Activity –
Can you write out the items below again with "Boulevard" replaced by "Blvd" and everything else left as it is?

Data supplied –
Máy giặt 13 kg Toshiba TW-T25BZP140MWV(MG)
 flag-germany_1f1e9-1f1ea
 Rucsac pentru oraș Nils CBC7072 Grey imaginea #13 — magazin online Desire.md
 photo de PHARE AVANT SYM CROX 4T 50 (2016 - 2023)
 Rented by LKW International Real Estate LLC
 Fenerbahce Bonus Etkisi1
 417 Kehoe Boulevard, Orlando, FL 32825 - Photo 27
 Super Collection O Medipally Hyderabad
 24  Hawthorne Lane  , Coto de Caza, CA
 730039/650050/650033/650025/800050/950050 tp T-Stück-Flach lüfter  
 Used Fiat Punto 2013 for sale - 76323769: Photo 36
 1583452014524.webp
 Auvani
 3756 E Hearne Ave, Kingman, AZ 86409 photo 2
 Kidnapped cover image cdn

Solution below –
Máy giặt 13 kg Toshiba TW-T25BZP140MWV(MG)
 flag-germany_1f1e9-1f1ea
 Rucsac pentru oraș Nils CBC7072 Grey imaginea #13 — magazin online Desire.md
 photo de PHARE AVANT SYM CROX 4T 50 (2016 - 2023)
 Rented by LKW International Real Estate LLC
 Fenerbahce Bonus Etkisi1
 417 Kehoe Blvd, Orlando, FL 32825 - Photo 27
 Super Collection O Medipally Hyderabad
 24  Hawthorne Lane  , Coto de Caza, CA
 730039/650050/650033/650025/800050/950050 tp T-Stück-Flach lüfter  
 Used Fiat Punto 2013 for sale - 76323769: Photo 36
 1583452014524.webp
 Auvani
 3756 E Hearne Ave, Kingman, AZ 86409 photo 2
 Kidnapped cover image cdn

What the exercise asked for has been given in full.